**EXPLORE THE MATERIAL**
a - Translate this sentence from the abstract on curcumin and hesperidin into Spanish: "Curcumin and hesperidin are natural compounds with anti-inflammatory and antioxidant properties and have an inhibitory action on TLR4 receptors."
b - According to the abstract on curcumin and hesperidin, on which postnatal days were the febrile seizures induced in the male rat pups?
c - Summarize the abstract on curcumin and hesperidin in two sentences.

**PASSAGE TO READ**
-=-=-

Protective effects of maternal administration of curcumin and hesperidin in the rat offspring following repeated febrile seizure: Role of inflammation and TLR4.
Int Immunopharmacol. 2020 Jun 22 ;86:106720. Epub 2020 Jun 22. PMID: 32585605
Neuroinflammation has a key role in seizure generation and perpetuation in the neonatal period, and toll-like receptor 4 (TLR4) pathway has a prominent role in neuroinflammatory diseases. Administration of antioxidants and targeting TLR4 in the embryonic period may protect rat offspring against the next incidence of febrile seizure and its harmful effects. Curcumin and hesperidin are natural compounds with anti-inflammatory and antioxidant properties and have an inhibitory action on TLR4 receptors. We evaluated the effect of maternal administration of curcumin and hesperidin on infantile febrile seizure and subsequent memory dysfunction in adulthood. Hyperthermia febrile seizure was induced on postnatal days 9-11 on male rat pups with 24 h intervals, in a Plexiglas box that was heated to ~45 °C by a heat lamp. We used enzyme-linked immunosorbent assay, Western blotting, malondialdehyde (MDA), and glutathione (GSH) assessment for evaluation of inflammatory cytokine levels, TLR4 protein expression, and oxidative responses in the hippocampal tissues. For assessing working memory and long-term potentiation, the double Y-maze test and Schaffer collateral-CA1 in vivo electrophysiological recording were performed, respectively Our results showed that curcumin and hesperidin decreased TNF-α, IL-10, and TLR4 protein expression andreversed memory dysfunction. However, they did not provoke a significant effect on GSH content or amplitude and slope of recorded fEPSPs in the hippocampus. In addition, curcumin, but not hesperidin, decreased interleukin-1β (IL-1β) and MDA levels. These findings imply that curcumin and hesperidin induced significant protective effects on febrile seizures, possibly via their anti-inflammatory and antioxidant properties and downregulation of TLR4.

-=-=-

**SOURCE MATERIAL**
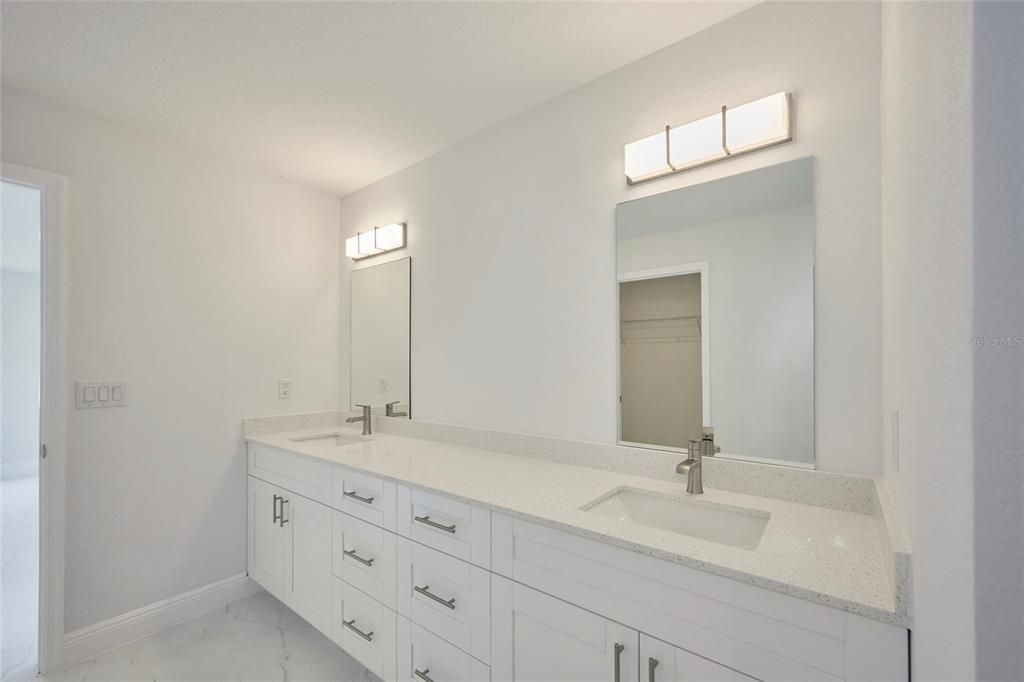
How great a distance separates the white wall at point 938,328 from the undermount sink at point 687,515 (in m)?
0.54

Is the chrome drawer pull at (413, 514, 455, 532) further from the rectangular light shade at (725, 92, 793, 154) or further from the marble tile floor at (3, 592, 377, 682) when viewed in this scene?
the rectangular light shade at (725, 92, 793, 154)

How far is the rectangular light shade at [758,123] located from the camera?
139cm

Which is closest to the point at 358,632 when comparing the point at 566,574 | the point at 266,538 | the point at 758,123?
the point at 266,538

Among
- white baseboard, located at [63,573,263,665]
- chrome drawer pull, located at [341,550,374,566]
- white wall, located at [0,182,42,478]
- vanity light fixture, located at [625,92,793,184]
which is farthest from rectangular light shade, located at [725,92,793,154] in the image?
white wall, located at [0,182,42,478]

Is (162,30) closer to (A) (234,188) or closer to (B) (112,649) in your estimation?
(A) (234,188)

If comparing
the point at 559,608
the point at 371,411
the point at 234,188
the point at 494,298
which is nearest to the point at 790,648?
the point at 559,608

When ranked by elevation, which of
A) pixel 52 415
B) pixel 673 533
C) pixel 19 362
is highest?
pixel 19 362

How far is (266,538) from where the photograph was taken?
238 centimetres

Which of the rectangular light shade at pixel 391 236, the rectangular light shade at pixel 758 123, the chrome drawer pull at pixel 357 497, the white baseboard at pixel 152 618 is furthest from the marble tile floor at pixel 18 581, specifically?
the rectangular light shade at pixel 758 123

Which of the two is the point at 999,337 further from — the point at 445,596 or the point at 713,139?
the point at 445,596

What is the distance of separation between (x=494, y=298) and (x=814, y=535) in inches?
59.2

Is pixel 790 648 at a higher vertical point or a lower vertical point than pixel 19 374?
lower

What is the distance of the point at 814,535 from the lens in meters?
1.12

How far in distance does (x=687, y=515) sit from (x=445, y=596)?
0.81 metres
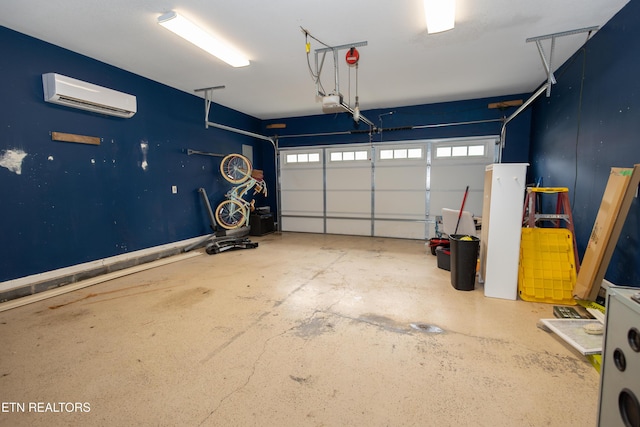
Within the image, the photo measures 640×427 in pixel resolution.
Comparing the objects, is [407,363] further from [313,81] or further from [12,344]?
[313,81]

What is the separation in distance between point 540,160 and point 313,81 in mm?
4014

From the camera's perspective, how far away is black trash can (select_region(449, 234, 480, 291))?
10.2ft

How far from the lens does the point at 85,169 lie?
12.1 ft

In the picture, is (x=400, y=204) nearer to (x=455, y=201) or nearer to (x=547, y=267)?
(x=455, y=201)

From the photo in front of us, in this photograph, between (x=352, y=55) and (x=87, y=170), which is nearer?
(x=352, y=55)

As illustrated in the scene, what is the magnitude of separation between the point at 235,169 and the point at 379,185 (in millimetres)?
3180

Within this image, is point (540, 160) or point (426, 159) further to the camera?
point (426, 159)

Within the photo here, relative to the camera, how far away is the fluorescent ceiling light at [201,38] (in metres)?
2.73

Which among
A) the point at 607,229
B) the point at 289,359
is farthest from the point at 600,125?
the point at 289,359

-=-=-

**SOLUTIONS PER TASK**
a - La curcumina y la hesperidina son compuestos naturales con propiedades antiinflamatorias y antioxidantes y tienen una acción inhibidora sobre los receptores TLR4.

b - On postnatal days 9 to 11, at 24-hour intervals.

c - The study tested whether giving curcumin and hesperidin to mother rats protects their male offspring against induced febrile seizures in infancy and against later memory dysfunction in adulthood. Both compounds lowered TNF-α, IL-10 and TLR4 protein expression and reversed memory dysfunction, while only curcumin reduced IL-1β and MDA, and the researchers suggest the protection may come from anti-inflammatory and antioxidant properties and from downregulation of TLR4.